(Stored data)
- - - -

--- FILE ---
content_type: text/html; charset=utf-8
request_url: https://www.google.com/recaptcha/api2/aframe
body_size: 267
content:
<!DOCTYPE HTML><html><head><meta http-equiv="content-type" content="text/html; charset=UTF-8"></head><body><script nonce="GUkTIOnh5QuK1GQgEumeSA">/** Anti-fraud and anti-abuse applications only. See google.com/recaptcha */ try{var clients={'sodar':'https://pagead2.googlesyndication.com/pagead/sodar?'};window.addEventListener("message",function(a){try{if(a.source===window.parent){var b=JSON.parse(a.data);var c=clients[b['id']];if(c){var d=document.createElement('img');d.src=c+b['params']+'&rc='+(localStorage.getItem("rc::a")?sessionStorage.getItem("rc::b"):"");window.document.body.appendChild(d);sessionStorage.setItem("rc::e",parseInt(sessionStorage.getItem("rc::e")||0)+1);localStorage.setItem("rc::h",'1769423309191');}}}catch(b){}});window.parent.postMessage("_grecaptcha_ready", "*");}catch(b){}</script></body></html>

- - - -

§ What is needed
Filter the entries by the string "https" and copy each matching line.

§ Written reply
request_url: https://www.google.com/recaptcha/api2/aframe
<!DOCTYPE HTML><html><head><meta http-equiv="content-type" content="text/html; charset=UTF-8"></head><body><script nonce="GUkTIOnh5QuK1GQgEumeSA">/** Anti-fraud and anti-abuse applications only. See google.com/recaptcha */ try{var clients={'sodar':'https://pagead2.googlesyndication.com/pagead/sodar?'};window.addEventListener("message",function(a){try{if(a.source===window.parent){var b=JSON.parse(a.data);var c=clients[b['id']];if(c){var d=document.createElement('img');d.src=c+b['params']+'&rc='+(localStorage.getItem("rc::a")?sessionStorage.getItem("rc::b"):"");window.document.body.appendChild(d);sessionStorage.setItem("rc::e",parseInt(sessionStorage.getItem("rc::e")||0)+1);localStorage.setItem("rc::h",'1769423309191');}}}catch(b){}});window.parent.postMessage("_grecaptcha_ready", "*");}catch(b){}</script></body></html>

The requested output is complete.